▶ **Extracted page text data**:
□ □ □ □ □ □ □

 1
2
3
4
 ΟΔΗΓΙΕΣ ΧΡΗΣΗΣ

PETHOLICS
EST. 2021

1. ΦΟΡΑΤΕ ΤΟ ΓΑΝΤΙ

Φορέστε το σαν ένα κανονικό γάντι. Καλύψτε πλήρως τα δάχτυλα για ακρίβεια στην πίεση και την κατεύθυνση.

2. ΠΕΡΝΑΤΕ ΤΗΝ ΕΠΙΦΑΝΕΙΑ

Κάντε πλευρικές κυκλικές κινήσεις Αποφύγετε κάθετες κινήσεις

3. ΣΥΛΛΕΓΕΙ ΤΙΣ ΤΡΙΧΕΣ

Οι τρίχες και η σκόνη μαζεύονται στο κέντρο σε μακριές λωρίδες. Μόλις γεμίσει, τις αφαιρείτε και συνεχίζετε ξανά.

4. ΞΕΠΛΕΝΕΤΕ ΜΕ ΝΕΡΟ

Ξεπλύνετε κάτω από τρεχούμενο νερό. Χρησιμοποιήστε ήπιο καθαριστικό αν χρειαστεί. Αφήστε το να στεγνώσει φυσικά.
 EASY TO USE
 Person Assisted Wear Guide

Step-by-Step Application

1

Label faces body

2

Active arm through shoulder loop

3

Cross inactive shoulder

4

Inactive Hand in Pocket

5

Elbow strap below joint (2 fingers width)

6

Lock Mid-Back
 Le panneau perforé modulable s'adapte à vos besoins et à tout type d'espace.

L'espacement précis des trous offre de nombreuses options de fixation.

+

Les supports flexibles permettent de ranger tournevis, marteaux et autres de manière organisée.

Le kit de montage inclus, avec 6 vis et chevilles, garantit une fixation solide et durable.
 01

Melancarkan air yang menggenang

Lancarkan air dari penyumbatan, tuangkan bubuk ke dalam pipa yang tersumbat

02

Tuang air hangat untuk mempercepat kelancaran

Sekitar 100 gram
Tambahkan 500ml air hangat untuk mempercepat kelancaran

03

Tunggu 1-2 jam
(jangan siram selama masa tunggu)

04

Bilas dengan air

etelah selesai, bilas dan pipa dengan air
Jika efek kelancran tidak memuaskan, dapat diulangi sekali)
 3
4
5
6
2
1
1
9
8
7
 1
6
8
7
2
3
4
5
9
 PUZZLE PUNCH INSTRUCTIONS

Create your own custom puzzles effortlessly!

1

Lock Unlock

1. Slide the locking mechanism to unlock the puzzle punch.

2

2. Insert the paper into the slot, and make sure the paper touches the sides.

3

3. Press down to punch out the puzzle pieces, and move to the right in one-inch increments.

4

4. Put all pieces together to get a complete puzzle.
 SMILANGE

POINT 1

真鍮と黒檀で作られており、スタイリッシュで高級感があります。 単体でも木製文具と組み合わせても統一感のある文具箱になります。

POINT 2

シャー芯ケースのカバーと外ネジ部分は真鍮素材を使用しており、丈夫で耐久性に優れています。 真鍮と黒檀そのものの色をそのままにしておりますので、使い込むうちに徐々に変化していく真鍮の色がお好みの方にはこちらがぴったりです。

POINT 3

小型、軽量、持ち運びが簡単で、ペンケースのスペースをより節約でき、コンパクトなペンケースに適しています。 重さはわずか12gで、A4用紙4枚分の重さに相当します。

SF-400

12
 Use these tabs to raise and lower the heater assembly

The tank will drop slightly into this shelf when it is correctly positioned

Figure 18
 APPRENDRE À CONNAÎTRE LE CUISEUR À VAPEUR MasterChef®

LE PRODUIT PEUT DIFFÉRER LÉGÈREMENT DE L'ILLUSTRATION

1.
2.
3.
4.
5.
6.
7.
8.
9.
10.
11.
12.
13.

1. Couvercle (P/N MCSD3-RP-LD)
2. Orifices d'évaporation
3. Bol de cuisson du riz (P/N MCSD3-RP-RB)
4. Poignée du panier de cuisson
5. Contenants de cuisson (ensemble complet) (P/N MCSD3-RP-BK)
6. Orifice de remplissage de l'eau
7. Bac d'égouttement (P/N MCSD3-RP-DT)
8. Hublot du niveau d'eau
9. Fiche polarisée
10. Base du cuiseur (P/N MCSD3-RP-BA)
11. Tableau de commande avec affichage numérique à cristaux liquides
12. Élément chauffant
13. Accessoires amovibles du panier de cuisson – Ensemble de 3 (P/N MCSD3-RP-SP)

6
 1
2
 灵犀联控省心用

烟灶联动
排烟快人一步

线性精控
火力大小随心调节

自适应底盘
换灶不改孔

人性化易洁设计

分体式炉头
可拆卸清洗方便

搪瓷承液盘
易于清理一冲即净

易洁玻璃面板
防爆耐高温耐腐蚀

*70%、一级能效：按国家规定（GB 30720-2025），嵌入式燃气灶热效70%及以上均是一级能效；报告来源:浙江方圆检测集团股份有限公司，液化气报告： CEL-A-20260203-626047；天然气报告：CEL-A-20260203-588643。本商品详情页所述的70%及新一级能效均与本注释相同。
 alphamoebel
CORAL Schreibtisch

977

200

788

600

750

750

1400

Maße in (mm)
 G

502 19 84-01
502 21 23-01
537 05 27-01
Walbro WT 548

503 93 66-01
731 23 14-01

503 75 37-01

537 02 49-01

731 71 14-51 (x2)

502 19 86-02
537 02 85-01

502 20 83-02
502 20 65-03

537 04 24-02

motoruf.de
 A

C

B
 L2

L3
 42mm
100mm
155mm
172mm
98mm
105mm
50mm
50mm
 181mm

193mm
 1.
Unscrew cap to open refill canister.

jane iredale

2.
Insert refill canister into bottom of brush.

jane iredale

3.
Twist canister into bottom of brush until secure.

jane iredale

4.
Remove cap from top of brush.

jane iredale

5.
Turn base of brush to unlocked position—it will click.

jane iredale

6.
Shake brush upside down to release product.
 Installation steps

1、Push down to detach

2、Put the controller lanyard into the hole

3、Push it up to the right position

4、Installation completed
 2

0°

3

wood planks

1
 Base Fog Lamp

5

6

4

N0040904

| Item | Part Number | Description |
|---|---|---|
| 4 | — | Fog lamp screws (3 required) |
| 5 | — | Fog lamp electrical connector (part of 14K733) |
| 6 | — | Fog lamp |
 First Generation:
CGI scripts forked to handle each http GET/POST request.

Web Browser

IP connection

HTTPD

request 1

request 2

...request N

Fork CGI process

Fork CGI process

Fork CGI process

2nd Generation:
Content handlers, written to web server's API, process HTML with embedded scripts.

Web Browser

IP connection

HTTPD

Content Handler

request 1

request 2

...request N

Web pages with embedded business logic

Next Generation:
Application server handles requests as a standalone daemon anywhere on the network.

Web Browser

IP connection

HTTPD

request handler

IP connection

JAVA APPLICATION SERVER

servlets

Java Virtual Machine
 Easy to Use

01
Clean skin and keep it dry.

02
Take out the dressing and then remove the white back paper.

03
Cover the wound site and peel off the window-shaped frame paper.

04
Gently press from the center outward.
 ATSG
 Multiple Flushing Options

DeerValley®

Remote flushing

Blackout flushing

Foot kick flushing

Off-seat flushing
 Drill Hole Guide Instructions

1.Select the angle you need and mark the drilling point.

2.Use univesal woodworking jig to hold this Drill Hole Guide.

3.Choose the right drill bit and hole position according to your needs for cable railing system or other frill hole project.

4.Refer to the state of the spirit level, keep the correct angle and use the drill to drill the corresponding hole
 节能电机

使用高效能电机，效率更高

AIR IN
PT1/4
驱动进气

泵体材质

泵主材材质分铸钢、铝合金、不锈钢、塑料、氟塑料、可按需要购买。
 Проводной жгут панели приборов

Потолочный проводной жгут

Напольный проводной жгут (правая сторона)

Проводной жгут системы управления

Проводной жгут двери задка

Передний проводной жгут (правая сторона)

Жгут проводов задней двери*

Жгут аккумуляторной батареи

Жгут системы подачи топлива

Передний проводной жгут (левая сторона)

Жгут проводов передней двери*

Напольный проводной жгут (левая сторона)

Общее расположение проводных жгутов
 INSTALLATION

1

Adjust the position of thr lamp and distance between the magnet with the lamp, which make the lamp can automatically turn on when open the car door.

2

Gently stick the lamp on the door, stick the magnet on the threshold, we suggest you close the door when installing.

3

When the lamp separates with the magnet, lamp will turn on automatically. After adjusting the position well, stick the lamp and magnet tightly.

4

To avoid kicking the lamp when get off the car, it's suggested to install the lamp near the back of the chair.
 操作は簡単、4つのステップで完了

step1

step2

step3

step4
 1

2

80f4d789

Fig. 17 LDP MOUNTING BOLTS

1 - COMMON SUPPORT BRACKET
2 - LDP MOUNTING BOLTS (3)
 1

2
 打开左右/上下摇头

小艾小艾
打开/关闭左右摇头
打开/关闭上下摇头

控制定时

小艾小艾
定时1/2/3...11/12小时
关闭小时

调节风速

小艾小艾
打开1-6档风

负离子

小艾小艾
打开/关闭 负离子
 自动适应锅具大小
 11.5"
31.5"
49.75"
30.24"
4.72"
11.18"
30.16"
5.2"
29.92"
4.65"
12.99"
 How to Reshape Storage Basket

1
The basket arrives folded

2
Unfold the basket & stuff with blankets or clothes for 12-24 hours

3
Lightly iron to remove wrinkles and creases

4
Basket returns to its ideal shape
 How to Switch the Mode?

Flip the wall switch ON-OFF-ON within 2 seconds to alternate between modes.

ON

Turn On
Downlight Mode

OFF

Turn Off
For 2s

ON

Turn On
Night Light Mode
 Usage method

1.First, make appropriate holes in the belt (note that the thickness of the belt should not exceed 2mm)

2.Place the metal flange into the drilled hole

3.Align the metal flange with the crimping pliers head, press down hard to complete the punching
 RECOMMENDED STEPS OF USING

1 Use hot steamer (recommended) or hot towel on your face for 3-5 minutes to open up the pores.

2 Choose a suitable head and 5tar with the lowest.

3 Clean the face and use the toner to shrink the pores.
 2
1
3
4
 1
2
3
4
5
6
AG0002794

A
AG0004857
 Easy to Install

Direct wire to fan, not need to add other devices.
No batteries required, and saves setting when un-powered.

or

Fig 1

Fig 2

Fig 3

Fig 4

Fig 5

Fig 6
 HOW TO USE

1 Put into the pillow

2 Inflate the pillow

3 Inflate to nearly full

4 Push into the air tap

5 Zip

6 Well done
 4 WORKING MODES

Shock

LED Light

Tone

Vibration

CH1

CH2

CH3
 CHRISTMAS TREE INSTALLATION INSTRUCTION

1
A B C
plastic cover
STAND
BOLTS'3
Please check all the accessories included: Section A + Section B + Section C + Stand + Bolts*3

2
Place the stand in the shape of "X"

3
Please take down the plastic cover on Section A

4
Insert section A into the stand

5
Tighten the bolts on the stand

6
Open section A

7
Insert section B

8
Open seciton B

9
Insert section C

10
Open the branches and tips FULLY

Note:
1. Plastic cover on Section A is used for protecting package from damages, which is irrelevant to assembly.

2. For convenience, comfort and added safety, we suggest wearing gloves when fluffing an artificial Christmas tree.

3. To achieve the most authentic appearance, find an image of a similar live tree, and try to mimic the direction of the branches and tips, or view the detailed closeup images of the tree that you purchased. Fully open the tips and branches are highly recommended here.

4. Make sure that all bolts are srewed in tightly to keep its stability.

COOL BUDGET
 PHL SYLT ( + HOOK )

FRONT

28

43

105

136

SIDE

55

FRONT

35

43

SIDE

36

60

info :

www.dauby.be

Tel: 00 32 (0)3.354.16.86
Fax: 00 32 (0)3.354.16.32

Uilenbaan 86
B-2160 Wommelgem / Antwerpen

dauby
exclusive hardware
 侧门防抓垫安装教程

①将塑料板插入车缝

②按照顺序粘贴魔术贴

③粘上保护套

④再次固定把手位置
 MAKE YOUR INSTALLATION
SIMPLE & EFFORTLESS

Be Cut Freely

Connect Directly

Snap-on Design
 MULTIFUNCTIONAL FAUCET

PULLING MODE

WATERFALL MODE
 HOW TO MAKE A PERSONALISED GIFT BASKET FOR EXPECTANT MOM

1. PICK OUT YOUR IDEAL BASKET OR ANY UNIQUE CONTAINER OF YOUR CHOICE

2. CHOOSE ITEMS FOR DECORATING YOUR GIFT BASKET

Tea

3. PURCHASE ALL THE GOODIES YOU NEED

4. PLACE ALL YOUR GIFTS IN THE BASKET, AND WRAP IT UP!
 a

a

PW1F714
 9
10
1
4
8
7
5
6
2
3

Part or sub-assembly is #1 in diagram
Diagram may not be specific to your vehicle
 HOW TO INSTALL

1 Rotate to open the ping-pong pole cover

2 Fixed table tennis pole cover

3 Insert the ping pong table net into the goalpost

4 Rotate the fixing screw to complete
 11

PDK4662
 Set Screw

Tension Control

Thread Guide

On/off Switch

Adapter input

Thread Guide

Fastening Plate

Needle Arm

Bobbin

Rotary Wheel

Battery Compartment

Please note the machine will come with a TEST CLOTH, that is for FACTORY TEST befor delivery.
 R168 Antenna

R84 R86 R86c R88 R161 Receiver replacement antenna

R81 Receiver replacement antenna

□ □ □ □ □ □ □

What the task asks for is a word-for-word repeat of the lines above, from the first through the one containing "Κάντε πλευρικές κυκλικές".

▶ **ANSWER BOX**:
 1
2
3
4
 ΟΔΗΓΙΕΣ ΧΡΗΣΗΣ

PETHOLICS
EST. 2021

1. ΦΟΡΑΤΕ ΤΟ ΓΑΝΤΙ

Φορέστε το σαν ένα κανονικό γάντι. Καλύψτε πλήρως τα δάχτυλα για ακρίβεια στην πίεση και την κατεύθυνση.

2. ΠΕΡΝΑΤΕ ΤΗΝ ΕΠΙΦΑΝΕΙΑ

Κάντε πλευρικές κυκλικές κινήσεις Αποφύγετε κάθετες κινήσεις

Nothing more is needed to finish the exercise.